In line studies on genetic basis of high fecundity in Hu sheep found that all experimental animals were homozygous for the BMPRIB (A746G) mutation, with significant differences in BMP/Smad pathway gene expression between high-fecundity and low-fecundity sheep groups [8,10]. Specifically, BMP4, BMPRIB, BMPRII, SMAD4, GDF9, and TGF-βRI mRNAs were more abundant in high-fecundity animals, while BMP15 mRNA was less abundant, suggesting that unidentified genetic factors may influence ovulation rate through this pathway [10]. The accumulated evidence demonstrates that TGF-β superfamily members and their signaling components play integral roles in determining litter size in small ruminants. Genetic variants within these pathways represent promising markers for selective breeding programs aimed at enhancing reproductive performance in sheep and goat populations.

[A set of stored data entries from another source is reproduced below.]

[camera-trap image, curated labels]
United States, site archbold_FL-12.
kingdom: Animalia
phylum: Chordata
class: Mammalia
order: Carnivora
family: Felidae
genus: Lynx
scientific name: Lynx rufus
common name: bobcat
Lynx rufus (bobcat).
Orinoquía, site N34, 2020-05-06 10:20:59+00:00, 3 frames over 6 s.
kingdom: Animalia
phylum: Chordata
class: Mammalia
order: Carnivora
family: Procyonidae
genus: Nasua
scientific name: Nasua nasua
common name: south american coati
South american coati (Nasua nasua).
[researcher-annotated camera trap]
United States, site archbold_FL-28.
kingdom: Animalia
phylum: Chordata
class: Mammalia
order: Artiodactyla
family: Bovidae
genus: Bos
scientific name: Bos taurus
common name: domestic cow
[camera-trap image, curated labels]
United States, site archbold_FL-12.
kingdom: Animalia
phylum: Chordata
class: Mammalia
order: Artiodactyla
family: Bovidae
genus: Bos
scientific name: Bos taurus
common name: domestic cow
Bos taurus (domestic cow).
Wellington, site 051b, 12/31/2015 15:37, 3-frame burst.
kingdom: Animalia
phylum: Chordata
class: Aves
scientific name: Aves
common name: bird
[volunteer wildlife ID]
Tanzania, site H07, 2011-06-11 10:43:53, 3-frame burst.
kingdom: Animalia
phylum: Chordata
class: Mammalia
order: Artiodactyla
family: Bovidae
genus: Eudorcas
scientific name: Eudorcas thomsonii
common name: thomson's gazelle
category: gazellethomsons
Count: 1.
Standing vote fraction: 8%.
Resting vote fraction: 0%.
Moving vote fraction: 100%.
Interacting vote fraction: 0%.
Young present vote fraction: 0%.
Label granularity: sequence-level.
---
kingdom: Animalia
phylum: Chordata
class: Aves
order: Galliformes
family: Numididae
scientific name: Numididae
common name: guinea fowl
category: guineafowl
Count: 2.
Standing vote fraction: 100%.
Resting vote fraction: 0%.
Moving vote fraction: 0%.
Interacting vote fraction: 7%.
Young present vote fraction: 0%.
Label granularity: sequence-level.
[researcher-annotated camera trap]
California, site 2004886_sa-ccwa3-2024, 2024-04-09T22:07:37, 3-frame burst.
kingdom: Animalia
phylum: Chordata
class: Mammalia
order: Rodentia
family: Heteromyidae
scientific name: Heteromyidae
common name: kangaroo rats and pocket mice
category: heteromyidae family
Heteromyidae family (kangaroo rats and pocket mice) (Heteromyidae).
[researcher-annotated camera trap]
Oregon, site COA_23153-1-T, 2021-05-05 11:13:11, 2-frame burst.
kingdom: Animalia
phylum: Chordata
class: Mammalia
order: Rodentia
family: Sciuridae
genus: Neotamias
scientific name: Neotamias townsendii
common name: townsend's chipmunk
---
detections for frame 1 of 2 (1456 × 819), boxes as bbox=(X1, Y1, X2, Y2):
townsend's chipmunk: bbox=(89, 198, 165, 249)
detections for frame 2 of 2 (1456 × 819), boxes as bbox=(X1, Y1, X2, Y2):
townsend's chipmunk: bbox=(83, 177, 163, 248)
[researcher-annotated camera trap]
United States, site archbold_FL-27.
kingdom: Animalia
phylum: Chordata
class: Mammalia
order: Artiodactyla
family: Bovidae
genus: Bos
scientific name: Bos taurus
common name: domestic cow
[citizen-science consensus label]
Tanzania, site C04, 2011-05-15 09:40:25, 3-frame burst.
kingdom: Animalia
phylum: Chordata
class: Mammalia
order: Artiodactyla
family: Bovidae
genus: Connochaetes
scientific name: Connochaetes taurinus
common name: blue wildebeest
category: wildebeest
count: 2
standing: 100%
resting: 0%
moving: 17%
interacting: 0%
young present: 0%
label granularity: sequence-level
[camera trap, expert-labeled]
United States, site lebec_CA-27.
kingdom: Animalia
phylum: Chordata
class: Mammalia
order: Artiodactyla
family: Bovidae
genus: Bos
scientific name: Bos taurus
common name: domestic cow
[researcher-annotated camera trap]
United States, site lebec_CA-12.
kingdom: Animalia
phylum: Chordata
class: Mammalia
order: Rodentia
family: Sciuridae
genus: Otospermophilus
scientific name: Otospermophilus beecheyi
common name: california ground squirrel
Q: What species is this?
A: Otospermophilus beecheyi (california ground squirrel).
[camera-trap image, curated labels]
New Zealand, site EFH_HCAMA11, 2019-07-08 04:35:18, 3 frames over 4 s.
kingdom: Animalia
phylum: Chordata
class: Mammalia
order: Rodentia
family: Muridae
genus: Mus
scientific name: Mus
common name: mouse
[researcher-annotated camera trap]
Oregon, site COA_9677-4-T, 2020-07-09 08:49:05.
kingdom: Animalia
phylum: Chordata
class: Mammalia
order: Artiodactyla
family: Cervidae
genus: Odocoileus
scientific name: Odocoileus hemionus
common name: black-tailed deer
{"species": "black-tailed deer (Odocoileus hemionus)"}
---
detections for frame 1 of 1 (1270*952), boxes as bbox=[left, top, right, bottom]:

3.1. Association of BMP Family Genes and GDF9 with Litter Size in Goats

Members of the transforming growth factor-beta (TGF-β) superfamily, particularly the bone morphogenetic proteins (BMPs) family genes and growth and GDF9, serve critical functions in ovarian follicular development, cellular differentiation, cumulus expansion, and ovulation regulation [6,14,15]. The BMP15 and GDF9 operate as oocyte-secreted factors that exert significant regulatory control over female reproductive processes, influencing both somatic granulosa cell fate determination and oocyte developmental competence [15,16,17,18]. Recent investigations have demonstrated that GDF9 and BMP receptors (BMPRs) enhance proliferation in both granulosa and theca cell populations, further supporting their role in folliculogenesis [19]. Extensive research has established the fundamental role of BMP family genes in caprine litter size determination. Significant associations have been documented for several key genes. Multiple studies have confirmed BMP4’s involvement in regulating reproductive parameters in goats [15,20]. The association between BMP15 polymorphisms and reproductive traits has been thoroughly investigated across diverse caprine populations [9,21,22,23,24,25]. The BMPR1B gene, also designated as FECB, has demonstrated consistent associations with reproductive efficiency in goats [26,27,28,29,30].
Significant lambing rate differentials have been observed in relation to specific genotypic variations. Individuals exhibiting CC and CT genotypes at the FecB C94T locus demonstrated substantially higher lambing rates compared to TT genotype carriers, with increases of 45.7% and 46.8%, respectively. Additionally, individuals with the CC genotype at the ESR C463T locus exhibited significantly elevated lambing rates relative to both CT and TT genotypes, with increases of 9% and 15%, respectively [27]. Consistently, Wang Y et al. [25] employed polymerase chain reaction–single-strand conformation polymorphism (PCR-SSCP) analysis and DNA sequencing to examine exon 2 of the BMP15 gene in indigenous Chinese goat breeds. Their findings revealed that Funiu white goats possessing the BB genotype exhibited significantly enhanced litter size at birth, averaging 0.91 or 0.82 more offspring compared to AB or AA genotype carriers, respectively. Furthermore, they emphasized that second-parity litter size constitutes a critical indicator of caprine prolificacy, as it demonstrates the capacity for consistent multiple offspring production across consecutive pregnancies—a key parameter of reproductive fitness [25]. Functional polymorphisms in GNRH1 (g.3548A>G and g.3699G>A) and GDF9 (g.4093G>A) demonstrate significant associations with litter size variation, suggesting their utility as molecular markers for marker-assisted selection in goat breeding programs [30]. Consistent with these observations, additional research has identified associations between specific SNPs (g.3905A>C and g.4135G>A) and litter size in Shaanbei white cashmere goats [31]. A substantial body of evidence has consistently demonstrated associations between GDF9 polymorphic variants and litter size across diverse goat breeds [23,32,33,34,35]. The collective evidence strongly supports that BMP family genes and GDF9 exhibit robust associations with caprine litter size, attributable to their fundamental roles in folliculogenesis, ovulatory regulation, and the modulation of follicular responsiveness to gonadotropic signaling pathways. These molecular genetic insights highlight the potential application of these genes as selection markers in precision breeding programs aimed at enhancing reproductive efficiency in goat populations.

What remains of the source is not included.